Extracted data START

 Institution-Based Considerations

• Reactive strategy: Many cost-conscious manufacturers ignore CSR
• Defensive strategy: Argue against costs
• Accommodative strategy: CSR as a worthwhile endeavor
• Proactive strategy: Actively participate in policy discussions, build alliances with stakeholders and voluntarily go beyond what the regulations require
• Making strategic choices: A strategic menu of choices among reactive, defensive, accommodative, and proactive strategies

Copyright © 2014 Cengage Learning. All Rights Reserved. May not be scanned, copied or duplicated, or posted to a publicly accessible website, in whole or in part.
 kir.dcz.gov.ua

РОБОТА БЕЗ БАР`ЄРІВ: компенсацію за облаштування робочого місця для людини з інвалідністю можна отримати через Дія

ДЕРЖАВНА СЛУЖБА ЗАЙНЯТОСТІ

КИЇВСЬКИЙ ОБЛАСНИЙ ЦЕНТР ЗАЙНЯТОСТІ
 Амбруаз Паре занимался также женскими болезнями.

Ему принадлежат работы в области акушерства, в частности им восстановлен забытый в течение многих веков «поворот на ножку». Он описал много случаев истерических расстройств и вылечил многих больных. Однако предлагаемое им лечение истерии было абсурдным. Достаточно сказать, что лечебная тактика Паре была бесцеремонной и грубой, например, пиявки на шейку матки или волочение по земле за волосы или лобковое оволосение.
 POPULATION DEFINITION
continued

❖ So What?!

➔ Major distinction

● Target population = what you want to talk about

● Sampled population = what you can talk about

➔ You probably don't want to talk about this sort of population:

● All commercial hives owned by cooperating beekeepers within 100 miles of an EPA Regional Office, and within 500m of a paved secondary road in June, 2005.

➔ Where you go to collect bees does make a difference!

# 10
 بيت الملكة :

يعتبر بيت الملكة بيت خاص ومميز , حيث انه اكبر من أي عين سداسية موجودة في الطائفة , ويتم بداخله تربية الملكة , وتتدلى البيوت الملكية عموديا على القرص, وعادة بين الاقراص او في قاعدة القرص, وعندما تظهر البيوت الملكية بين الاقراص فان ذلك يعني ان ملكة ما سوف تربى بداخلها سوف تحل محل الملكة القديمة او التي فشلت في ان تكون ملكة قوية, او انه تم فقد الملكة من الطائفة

Extracted data END

Exercise goal >>
Please write the listing out again, matching each line exactly.

Result below >>
 Institution-Based Considerations

• Reactive strategy: Many cost-conscious manufacturers ignore CSR
• Defensive strategy: Argue against costs
• Accommodative strategy: CSR as a worthwhile endeavor
• Proactive strategy: Actively participate in policy discussions, build alliances with stakeholders and voluntarily go beyond what the regulations require
• Making strategic choices: A strategic menu of choices among reactive, defensive, accommodative, and proactive strategies

Copyright © 2014 Cengage Learning. All Rights Reserved. May not be scanned, copied or duplicated, or posted to a publicly accessible website, in whole or in part.
 kir.dcz.gov.ua

РОБОТА БЕЗ БАР`ЄРІВ: компенсацію за облаштування робочого місця для людини з інвалідністю можна отримати через Дія

ДЕРЖАВНА СЛУЖБА ЗАЙНЯТОСТІ

КИЇВСЬКИЙ ОБЛАСНИЙ ЦЕНТР ЗАЙНЯТОСТІ
 Амбруаз Паре занимался также женскими болезнями.

Ему принадлежат работы в области акушерства, в частности им восстановлен забытый в течение многих веков «поворот на ножку». Он описал много случаев истерических расстройств и вылечил многих больных. Однако предлагаемое им лечение истерии было абсурдным. Достаточно сказать, что лечебная тактика Паре была бесцеремонной и грубой, например, пиявки на шейку матки или волочение по земле за волосы или лобковое оволосение.
 POPULATION DEFINITION
continued

❖ So What?!

➔ Major distinction

● Target population = what you want to talk about

● Sampled population = what you can talk about

➔ You probably don't want to talk about this sort of population:

● All commercial hives owned by cooperating beekeepers within 100 miles of an EPA Regional Office, and within 500m of a paved secondary road in June, 2005.

➔ Where you go to collect bees does make a difference!

# 10
 بيت الملكة :

يعتبر بيت الملكة بيت خاص ومميز , حيث انه اكبر من أي عين سداسية موجودة في الطائفة , ويتم بداخله تربية الملكة , وتتدلى البيوت الملكية عموديا على القرص, وعادة بين الاقراص او في قاعدة القرص, وعندما تظهر البيوت الملكية بين الاقراص فان ذلك يعني ان ملكة ما سوف تربى بداخلها سوف تحل محل الملكة القديمة او التي فشلت في ان تكون ملكة قوية, او انه تم فقد الملكة من الطائفة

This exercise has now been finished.